施工期深大立井内壁混凝土开裂机理

In recent years, concrete cracks are generally appear on inner wall of deep-large shaft lining during construction period, water-leakage damage is worsening after frozen wall thawing which has caused great security threat and economic loss, what is more, the concrete cracking mechanism is not clear. To reveal cracking mechanism of new pouring concrete is a prerequisite for scientific prevention of shaft lining water-leakage damage. On the basis of previous works, firstly, in order to provide some basic data for further research, simulating actual temperature of the new pouring concrete, and researching the thermal physical and mechanical parameters evolution laws of high strength concrete with its age and temperature. Secondly, assuming concrete as heterogeneous material, a microscopic thermo-mechanical coupling numerical computation model of aggregate random distribution is built, the thermal physical and mechanical parameters of concrete change with its age and temperature. Based on the numerical computation model, researching the change laws of stress field and crack propagation of inner wall with different thickness, different concrete strength grade and different constraint condition. Thirdly, an electrical conductive concrete similar material is developed to solve the temperature field dissimilar problem of concrete scale model, and then adopting some advanced test technologies including digital shoot and distributed Fiber Bragg Grating to carry out concrete restrained shrinkage physical simulation study on the change laws of deformation field and crack propagation of inner wall.

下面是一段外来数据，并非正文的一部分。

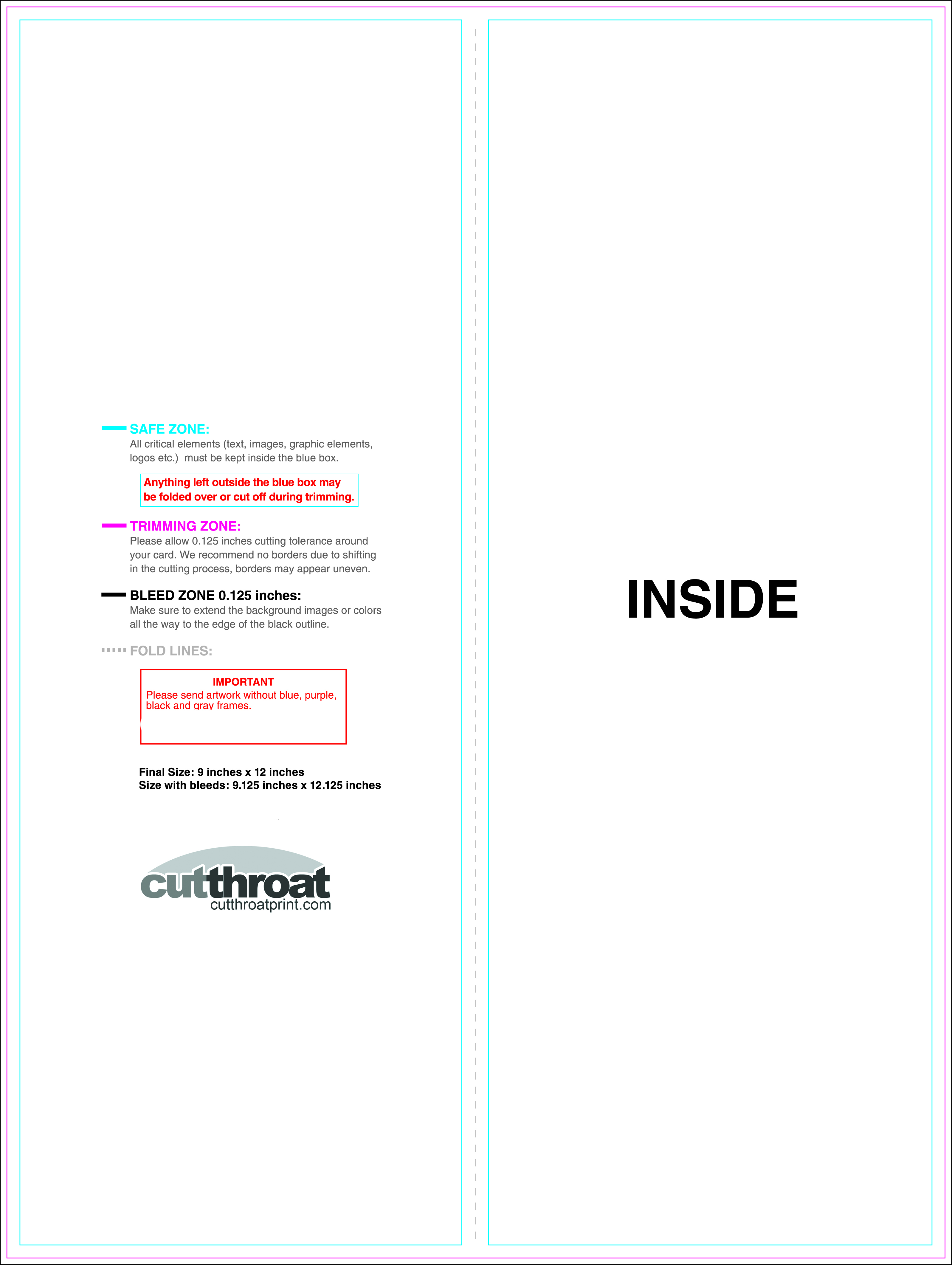 SAFE ZONE:
All critical elements (text, images, graphic elements, logos etc.) must be kept inside the blue box.

Anything left outside the blue box may be folded over or cut off during trimming.

TRIMMING ZONE:
Please allow 0.125 inches cutting tolerance around your card. We recommend no borders due to shifting in the cutting process, borders may appear uneven.

BLEED ZONE 0.125 inches:
Make sure to extend the background images or colors all the way to the edge of the black outline.

FOLD LINES:

IMPORTANT
Please send artwork without blue, purple, black and gray frames.

Final Size: 9 inches x 12 inches
Size with bleeds: 9.125 inches x 12.125 inches

cutthroat
cutthroatprint.com

INSIDE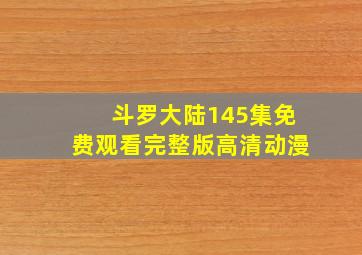 斗罗大陆145集免费观看完整版高清动漫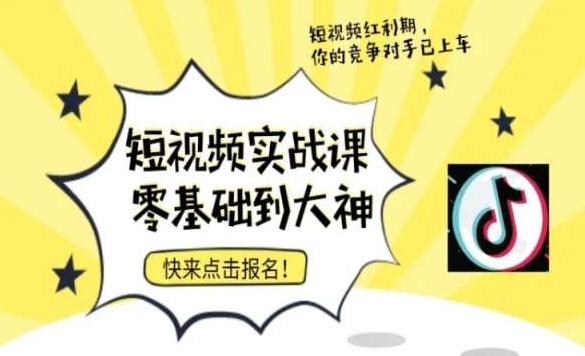 短视频红利期，
你的竞争对手已上车

短视频实战课
零基础到大神

快来点击报名！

Finally, comprehensively analyzing these results to revealing concrete cracking mechanism during construction period and proposing crack prevention technologies of inner wall of deep-large shaft lining. The results of this research for concrete cracking mechanism have important theoretical and practical value for freezing shaft lining and underground structure support technology.

近年来，随立井深度和直径增大，冻结井筒内壁开裂、漏水日益严重，机理不明，造成重大安全威胁和经济损失。揭示施工期新筑内壁混凝土开裂机理是科学防治冻结井筒渗漏水害的前提。基于前期工作，首先，模拟新筑内壁真实的温度条件，研究高强混凝土热物理、力学参数随龄期和温度的演化规律，为后续研究提供基础数据。第二，将混凝土视为非均质材料，建立热物理、力学参数随龄期和温度变化以及骨料随机分布的新筑内壁三维细观损伤计算模型，开展细观尺度热力耦合数值计算，研究不同厚度、不同强度等级和约束条件下内壁应力场及裂缝演化规律。第三，研制可突破水泥水化放热相似模拟难题的导电混凝土相似材料，采用数字照相、分布式光纤光栅等先进测试技术，开展约束状态下新筑内壁变形场和裂缝演化规律物理模拟试验。最后，分析揭示施工期深大冻结井筒内壁混凝土开裂机理，提出防裂技术路线。研究成果对发展冻结井壁和地下空间支护技术具有重要理论意义和应用价值。

近年来，随立井深度和直径增大，冻结井筒内壁开裂、漏水日益严重，机理不明，造成重大安全威胁和经济损失。揭示施工期新筑内壁混凝土开裂机理是科学防治冻结井筒渗漏水害的前提。首先，本课题模拟新筑内壁真实的温度条件，研究了内壁混凝土热物理、力学参数随龄期和温度的演化规律，为后续研究提供基础数据；第二，基于电热原理，研制了可以突破水泥水化放热相似模拟难题的导电混凝土相似材料，研究获得了导电混凝土内壁的电热特性；第三，将内壁混凝土视为非均质材料，开展细观尺度热力耦合数值计算，通过分层游走法建立了基于随机骨料随机参数的混凝土内壁细观数值模型，构建了内壁细观结构损伤破坏与其宏观力学响应之间的联系，研究了不同厚度、不同强度等级和约束条件下的内壁应力场及裂缝演化规律；第四，成功研制适用于井壁等筒状结构的温度—应力试验机，为开展变约束条件下新筑内壁温度—应力模拟试验提供了仪器支撑；第五，采用导电混凝土相似材料浇筑混凝土内壁相似模型，真实模拟新筑内壁的水化升温与降温过程，采用分布式光纤光栅等先进测试技术，研究获得了不同厚度、不同强度等级和约束度条件下的新筑内壁变形场、应力场及裂缝演化规律。最后，分析揭示了温度梯度与边界约束协同作用致裂深大冻结井筒新筑混凝土内壁的机理，并提出了内壁防裂技术路线。研究成果对发展冻结井壁和地下空间支护技术具有重要理论意义和应用价值。